→ **PROBLEM DETAILS**: Can you reproduce verbatim the part of the essay on Thomas Hardy and his age starting at "Introduction" and ending at "a modern one."?

→ **EXTRACT PROVIDED**:
--- --- ---
The impact of his age

Conclusion

References                                   

( Hardy and his Age)        

Introduction

Thomas hardy is to be studied in the context  of the Victorian period which shaped his personality and thoughts reflected in his works.  Literature is an expression of the personality of the writer, and this personality is moulded by the age in which he lives and writes.  This is applied in the case of Thomas hardy who is a Victorian writer and a modern one. 

The Victorian era

The main body of Thomas Hardy’s fiction belongs to the late Victorian era, when Victorianism was already being challenged by modernism and the intellectual unrest reflected in his works. The Victorian age was a complex one.  Burgess points out that this age is a periods of immense literary activity and that it is one of the most difficult period to write about.(180). It revealed a substantial number of contradictory values of faith and doubt, morality and hypocrisy, prosperity and poverty, splendor and squalor, idealism and materialism, progress and decline.  A.C Ward thinks the age was “advanced in intellect “,but “immature in emotion”(632).   

   Victorian period witnessed important developments both in science and democracy.  Rapid development of physical science  in the Victorian age transformed the material environment of the people both directly as well as indirectly and made itself  felt in the literature of the age.  Darwin’s Origin of Species and Survival of the Fittest had a great impact on man’s outlook upon life and all intellectual activities. Questions concerning  moral and intellectual matters, which had been settled for centuries, were brought into discussion. 

   The Victorians pretended to be extremely pious and moral; they talked about noble sentiments and lived quite otherwise.  They turned a blind eye to the ugly side of life , pretending its nonexistence.  Houghton believes that “conformity, moral pretension and evasion – those are the hallmarks of Victorian hypocrisy” (394-395).  A look at the thought of the age  in which Hardy came to maturity is of great help to our understanding of his novels.  Hardy was profoundly affected by the crisis in English intellectual life. When Hardy was twenty years old, Charles Darwin’s Origin of Species and a volume entitled Essays and Reviews appeared in print.  William Rutland declares ,”It is hardly too much to say that these two books shook England to its centre”(129).
--- --- ---
→ **Spatial question entries**:
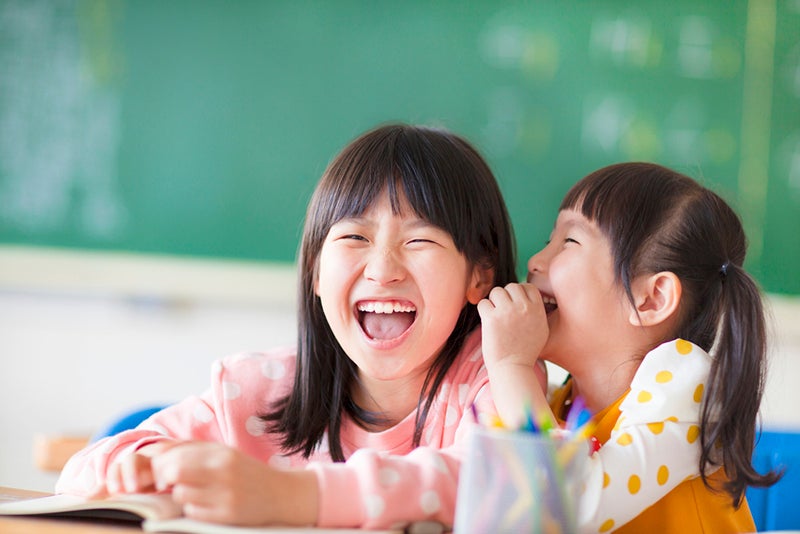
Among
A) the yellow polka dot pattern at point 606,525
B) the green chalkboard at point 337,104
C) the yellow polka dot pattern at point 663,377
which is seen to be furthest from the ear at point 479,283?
the green chalkboard at point 337,104

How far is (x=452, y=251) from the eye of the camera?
4.21ft

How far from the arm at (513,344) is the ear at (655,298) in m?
0.16

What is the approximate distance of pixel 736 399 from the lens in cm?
113

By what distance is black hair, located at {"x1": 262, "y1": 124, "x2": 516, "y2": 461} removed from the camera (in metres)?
1.29

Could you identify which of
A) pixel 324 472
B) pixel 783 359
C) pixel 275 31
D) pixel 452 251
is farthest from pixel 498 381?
pixel 275 31

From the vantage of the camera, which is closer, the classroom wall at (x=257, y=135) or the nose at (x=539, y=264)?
the nose at (x=539, y=264)

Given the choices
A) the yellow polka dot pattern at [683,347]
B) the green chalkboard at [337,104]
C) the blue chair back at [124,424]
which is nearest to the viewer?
the yellow polka dot pattern at [683,347]

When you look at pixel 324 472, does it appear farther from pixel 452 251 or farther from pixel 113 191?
pixel 113 191

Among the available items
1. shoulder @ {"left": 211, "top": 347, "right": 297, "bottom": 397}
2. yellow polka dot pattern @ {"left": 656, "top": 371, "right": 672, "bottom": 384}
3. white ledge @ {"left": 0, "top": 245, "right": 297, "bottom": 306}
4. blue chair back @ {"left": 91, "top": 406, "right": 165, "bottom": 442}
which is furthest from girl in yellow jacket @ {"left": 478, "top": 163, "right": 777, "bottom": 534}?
white ledge @ {"left": 0, "top": 245, "right": 297, "bottom": 306}

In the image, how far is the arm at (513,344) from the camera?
3.61 feet

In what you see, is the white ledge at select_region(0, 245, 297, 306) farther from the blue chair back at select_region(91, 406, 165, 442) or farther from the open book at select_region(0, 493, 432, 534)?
the open book at select_region(0, 493, 432, 534)

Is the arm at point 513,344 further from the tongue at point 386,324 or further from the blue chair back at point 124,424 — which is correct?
the blue chair back at point 124,424

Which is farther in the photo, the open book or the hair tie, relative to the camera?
the hair tie

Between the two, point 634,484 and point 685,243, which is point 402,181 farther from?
point 634,484
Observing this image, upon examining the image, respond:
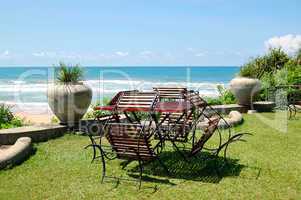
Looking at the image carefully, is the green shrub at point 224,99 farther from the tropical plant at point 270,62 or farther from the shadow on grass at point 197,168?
the shadow on grass at point 197,168

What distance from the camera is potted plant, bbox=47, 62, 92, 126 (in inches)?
364

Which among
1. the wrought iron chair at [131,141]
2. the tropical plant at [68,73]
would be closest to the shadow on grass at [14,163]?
the wrought iron chair at [131,141]

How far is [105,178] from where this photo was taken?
6.06 m

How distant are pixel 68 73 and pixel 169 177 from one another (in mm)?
4506

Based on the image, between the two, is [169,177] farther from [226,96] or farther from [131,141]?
[226,96]

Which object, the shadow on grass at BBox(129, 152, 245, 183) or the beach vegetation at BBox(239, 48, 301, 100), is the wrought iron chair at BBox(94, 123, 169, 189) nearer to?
the shadow on grass at BBox(129, 152, 245, 183)

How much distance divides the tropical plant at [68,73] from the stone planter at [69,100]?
0.61ft

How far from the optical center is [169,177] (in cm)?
610

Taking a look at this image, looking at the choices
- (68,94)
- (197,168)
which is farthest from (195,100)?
(68,94)

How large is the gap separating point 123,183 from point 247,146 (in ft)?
11.0

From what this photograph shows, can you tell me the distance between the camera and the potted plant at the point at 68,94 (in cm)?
926

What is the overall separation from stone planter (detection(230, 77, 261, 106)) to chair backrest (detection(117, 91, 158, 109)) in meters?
7.57

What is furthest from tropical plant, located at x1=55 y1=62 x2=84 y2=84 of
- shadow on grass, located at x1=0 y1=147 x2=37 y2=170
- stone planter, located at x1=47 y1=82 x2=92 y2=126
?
shadow on grass, located at x1=0 y1=147 x2=37 y2=170

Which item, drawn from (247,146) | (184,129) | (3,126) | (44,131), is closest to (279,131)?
(247,146)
--- --- ---
→ **SOLUTION TO THIS PROBLEM**:
Introduction

Thomas hardy is to be studied in the context  of the Victorian period which shaped his personality and thoughts reflected in his works.  Literature is an expression of the personality of the writer, and this personality is moulded by the age in which he lives and writes.  This is applied in the case of Thomas hardy who is a Victorian writer and a modern one.